Top of Given data
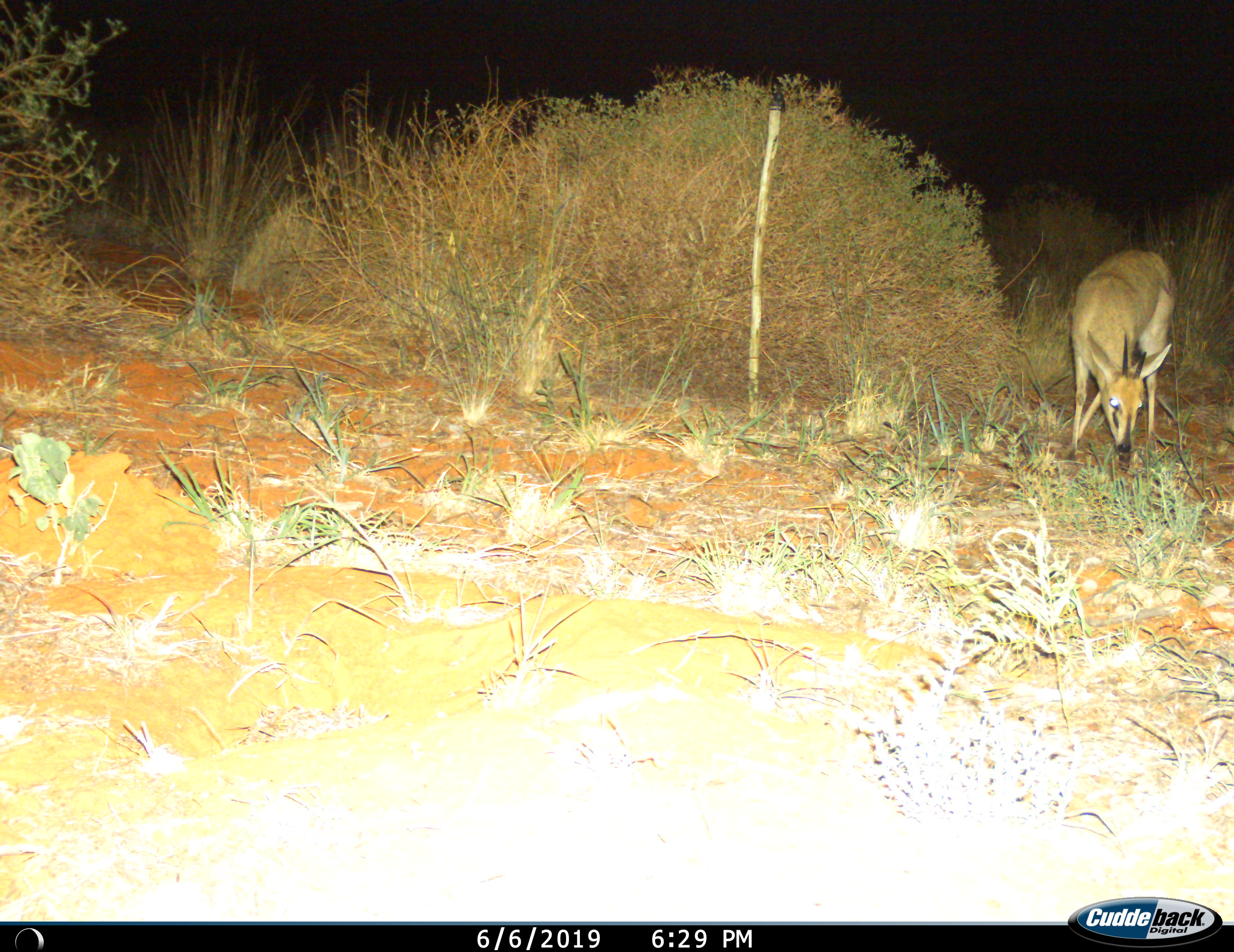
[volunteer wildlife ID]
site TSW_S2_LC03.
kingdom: Animalia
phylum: Chordata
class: Mammalia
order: Artiodactyla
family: Bovidae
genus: Sylvicapra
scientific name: Sylvicapra grimmia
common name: common duiker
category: duikercommongrey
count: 1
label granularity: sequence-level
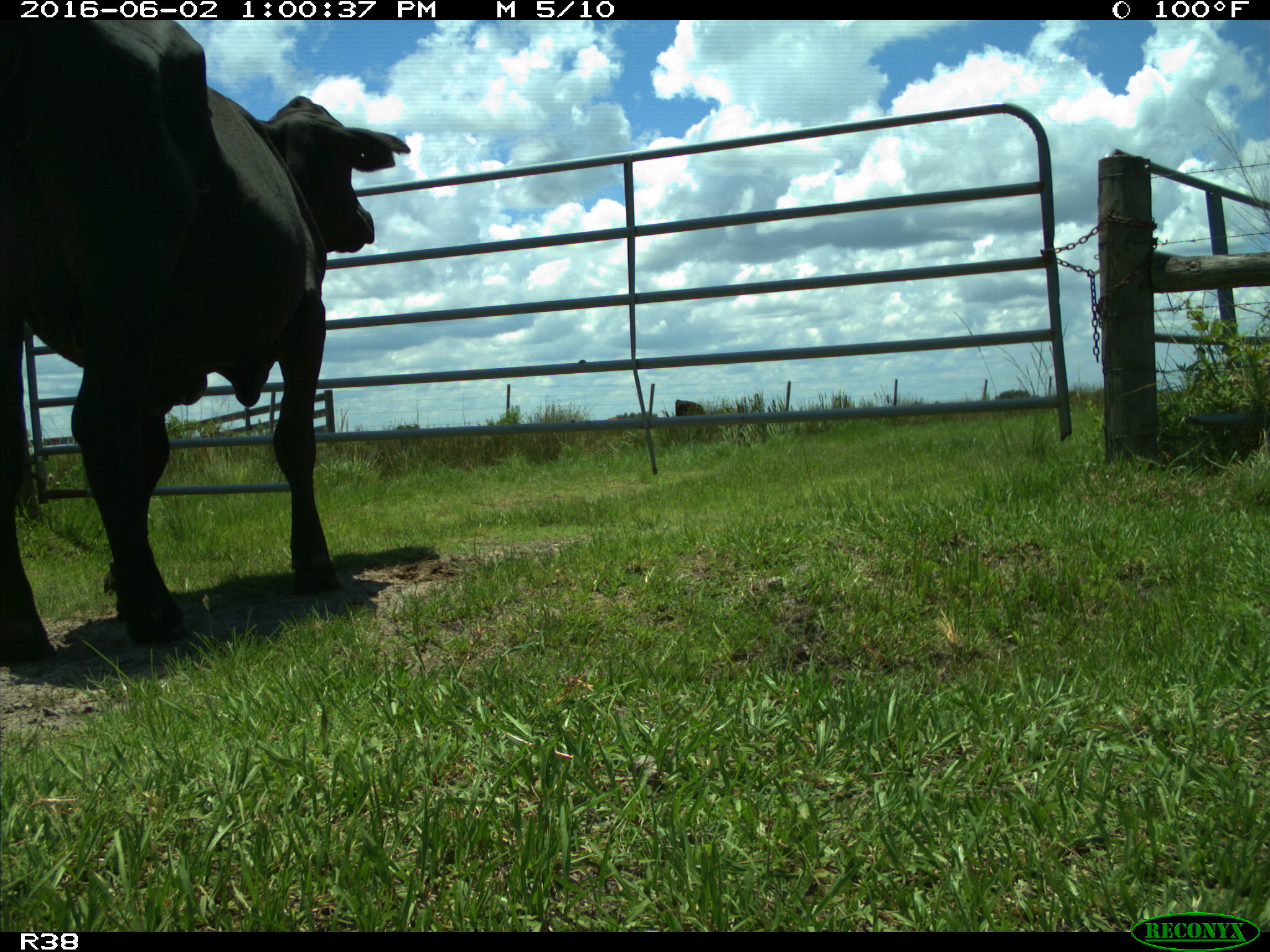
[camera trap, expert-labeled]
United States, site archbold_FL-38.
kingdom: Animalia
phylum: Chordata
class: Mammalia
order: Artiodactyla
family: Bovidae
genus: Bos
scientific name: Bos taurus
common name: domestic cow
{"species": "Bos taurus (domestic cow)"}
Bottom of Given data
→ Task to complete: Could you write out every line above exactly as it stands, with no images?

→ Exercise output:
[volunteer wildlife ID]
site TSW_S2_LC03.
kingdom: Animalia
phylum: Chordata
class: Mammalia
order: Artiodactyla
family: Bovidae
genus: Sylvicapra
scientific name: Sylvicapra grimmia
common name: common duiker
category: duikercommongrey
count: 1
label granularity: sequence-level
[camera trap, expert-labeled]
United States, site archbold_FL-38.
kingdom: Animalia
phylum: Chordata
class: Mammalia
order: Artiodactyla
family: Bovidae
genus: Bos
scientific name: Bos taurus
common name: domestic cow
{"species": "Bos taurus (domestic cow)"}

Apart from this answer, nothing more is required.